Della Crewe (1884–1926) was an American long-distance motorcyclist known for her endurance cross-country trip from Waco, Texas to New York City in 1914.
Crewe was born in Racine, Wisconsin and moved to Waco, Texas around 1910. There she worked as a manicurist. She was known for being an experienced traveler, and a family member suggested she explore the country by motorcycle. Her motorcycle for the trip was a Harley-Davidson two-speed twin-engine with an attached sidecar. She called it The Gray Fellow. She was given a Boston Bull Terrier as a gift and she named the dog Trouble, being quoted as saying “Trouble is the only trouble I will have with me on this trip.”
Crewe began her trip on June 24, 1914, and journeyed from Waco to Dodge City, Kansas for motorcycle races. She then went to St. Louis, Missouri for the annual convention of the Federation of American Motorcyclists. In Chicago she met C. H. Lang, Harley-Davidson’s first motorcycle dealer. She reached Milwaukee in the autumn where she was feted by the stenographers who worked at the Harley-Davidson offices. Crewe and her dog arrived in New York City in December 1914 after traveling 5,378 miles through ten states over six months. She detailed her travels for the Harley-Davidson Dealer and wrote the names of the locations she had traveled through on her sidecar.

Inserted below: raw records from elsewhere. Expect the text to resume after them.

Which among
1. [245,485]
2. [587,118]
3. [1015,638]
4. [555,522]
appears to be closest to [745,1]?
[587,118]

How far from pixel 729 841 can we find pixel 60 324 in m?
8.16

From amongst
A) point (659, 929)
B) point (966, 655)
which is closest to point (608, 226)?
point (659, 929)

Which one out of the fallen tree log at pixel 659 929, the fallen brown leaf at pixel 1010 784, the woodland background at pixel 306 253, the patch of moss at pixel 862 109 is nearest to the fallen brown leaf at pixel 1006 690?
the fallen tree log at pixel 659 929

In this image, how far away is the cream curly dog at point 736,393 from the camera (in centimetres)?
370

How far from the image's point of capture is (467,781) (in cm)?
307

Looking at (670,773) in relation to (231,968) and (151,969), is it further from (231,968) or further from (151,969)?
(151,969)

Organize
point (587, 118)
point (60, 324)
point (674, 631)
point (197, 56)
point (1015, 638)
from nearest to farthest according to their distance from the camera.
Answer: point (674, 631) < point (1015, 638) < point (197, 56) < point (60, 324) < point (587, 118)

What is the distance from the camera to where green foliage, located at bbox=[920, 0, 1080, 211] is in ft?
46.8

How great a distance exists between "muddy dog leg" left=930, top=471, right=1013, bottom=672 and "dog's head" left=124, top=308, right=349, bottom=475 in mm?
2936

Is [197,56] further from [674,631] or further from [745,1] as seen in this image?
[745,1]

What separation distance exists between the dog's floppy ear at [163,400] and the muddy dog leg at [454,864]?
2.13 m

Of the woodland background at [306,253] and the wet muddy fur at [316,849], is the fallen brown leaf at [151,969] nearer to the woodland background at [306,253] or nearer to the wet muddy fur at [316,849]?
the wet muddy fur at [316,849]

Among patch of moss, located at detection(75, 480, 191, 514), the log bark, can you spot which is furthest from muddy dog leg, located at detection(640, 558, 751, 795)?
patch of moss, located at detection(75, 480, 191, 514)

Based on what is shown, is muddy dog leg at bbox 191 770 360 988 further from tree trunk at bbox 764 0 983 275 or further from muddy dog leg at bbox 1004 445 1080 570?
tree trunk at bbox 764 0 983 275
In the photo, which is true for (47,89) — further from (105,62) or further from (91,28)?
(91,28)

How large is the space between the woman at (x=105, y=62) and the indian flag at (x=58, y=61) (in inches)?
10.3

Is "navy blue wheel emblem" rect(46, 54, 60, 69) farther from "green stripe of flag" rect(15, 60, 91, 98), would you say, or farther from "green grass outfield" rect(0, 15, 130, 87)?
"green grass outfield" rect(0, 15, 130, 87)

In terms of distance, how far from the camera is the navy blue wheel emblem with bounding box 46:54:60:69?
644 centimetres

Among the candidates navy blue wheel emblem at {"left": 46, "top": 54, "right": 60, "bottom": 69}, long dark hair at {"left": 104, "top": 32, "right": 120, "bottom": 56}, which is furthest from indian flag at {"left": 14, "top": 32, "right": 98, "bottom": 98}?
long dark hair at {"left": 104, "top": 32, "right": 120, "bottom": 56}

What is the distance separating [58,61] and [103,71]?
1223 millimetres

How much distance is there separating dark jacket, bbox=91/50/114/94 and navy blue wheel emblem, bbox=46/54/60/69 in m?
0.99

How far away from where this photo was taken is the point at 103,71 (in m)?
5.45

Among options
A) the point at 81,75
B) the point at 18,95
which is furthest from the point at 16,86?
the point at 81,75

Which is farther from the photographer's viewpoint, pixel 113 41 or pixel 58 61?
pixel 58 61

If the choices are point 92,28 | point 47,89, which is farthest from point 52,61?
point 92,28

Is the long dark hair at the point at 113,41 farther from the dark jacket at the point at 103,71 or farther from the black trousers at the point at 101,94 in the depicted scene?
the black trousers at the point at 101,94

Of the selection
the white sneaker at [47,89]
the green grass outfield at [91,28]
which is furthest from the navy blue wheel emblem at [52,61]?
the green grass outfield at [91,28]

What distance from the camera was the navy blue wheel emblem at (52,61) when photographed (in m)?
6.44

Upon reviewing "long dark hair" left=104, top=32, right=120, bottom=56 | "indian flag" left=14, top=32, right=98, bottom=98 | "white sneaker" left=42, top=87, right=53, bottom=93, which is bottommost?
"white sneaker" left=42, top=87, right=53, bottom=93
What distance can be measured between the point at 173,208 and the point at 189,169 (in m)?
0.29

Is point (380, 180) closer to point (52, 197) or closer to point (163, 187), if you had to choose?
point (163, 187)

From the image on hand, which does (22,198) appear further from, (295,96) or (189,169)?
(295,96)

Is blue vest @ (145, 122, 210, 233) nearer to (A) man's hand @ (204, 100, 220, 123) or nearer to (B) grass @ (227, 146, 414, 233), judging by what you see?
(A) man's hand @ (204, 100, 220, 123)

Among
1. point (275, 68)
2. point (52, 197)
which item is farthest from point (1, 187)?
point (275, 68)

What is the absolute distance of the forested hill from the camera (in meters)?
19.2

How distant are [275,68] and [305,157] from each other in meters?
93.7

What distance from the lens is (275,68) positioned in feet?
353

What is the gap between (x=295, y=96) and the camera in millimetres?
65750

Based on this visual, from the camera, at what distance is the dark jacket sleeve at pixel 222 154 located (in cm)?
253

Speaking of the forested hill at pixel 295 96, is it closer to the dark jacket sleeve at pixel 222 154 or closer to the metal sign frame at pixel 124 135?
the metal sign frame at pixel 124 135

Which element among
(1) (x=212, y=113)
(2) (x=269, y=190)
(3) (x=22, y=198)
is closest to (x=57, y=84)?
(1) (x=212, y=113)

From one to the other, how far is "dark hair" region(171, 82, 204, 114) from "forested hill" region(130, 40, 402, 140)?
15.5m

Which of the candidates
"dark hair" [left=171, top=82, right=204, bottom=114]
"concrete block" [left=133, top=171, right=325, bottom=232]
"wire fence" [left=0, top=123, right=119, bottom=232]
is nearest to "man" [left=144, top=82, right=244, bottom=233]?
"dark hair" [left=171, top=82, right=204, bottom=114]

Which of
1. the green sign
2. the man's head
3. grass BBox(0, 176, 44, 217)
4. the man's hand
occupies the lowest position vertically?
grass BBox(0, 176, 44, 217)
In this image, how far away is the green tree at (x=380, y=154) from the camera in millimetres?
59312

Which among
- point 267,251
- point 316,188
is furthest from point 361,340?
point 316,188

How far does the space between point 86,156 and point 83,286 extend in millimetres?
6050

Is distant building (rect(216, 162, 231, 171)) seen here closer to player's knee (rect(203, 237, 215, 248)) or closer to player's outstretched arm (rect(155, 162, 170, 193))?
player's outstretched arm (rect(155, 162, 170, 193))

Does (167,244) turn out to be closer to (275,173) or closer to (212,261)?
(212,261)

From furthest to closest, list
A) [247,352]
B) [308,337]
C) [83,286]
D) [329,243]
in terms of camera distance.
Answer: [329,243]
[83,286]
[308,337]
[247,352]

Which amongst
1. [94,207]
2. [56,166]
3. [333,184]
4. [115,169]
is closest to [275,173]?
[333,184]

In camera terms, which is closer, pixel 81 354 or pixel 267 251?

Crewe had been intending to tour through Europe but her plans were changed because of World War I. She instead traveled to Jacksonville, Florida, planning to cycle through the American South continuing to Cuba and South America. She toured through Cuba and then shipped her motorcycle to Panama, visiting the Panama Canal. She next visited Jamaica and Puerto Rico, before returning to Florida where she then rode to New York City a second time. She kept up a correspondence with the Waco Daily Times-Herald which published her long letters recounting her trips.
In 1917 she drove an automobile from New York City to Los Angeles. She raised money for this trip by painting and selling landscape paintings while on the road.
In her later life she worked again as a manicurist and also as a department store clerk and a registrar. She opened her own beauty parlor in Lynwood, California and was working there until her death in 1926.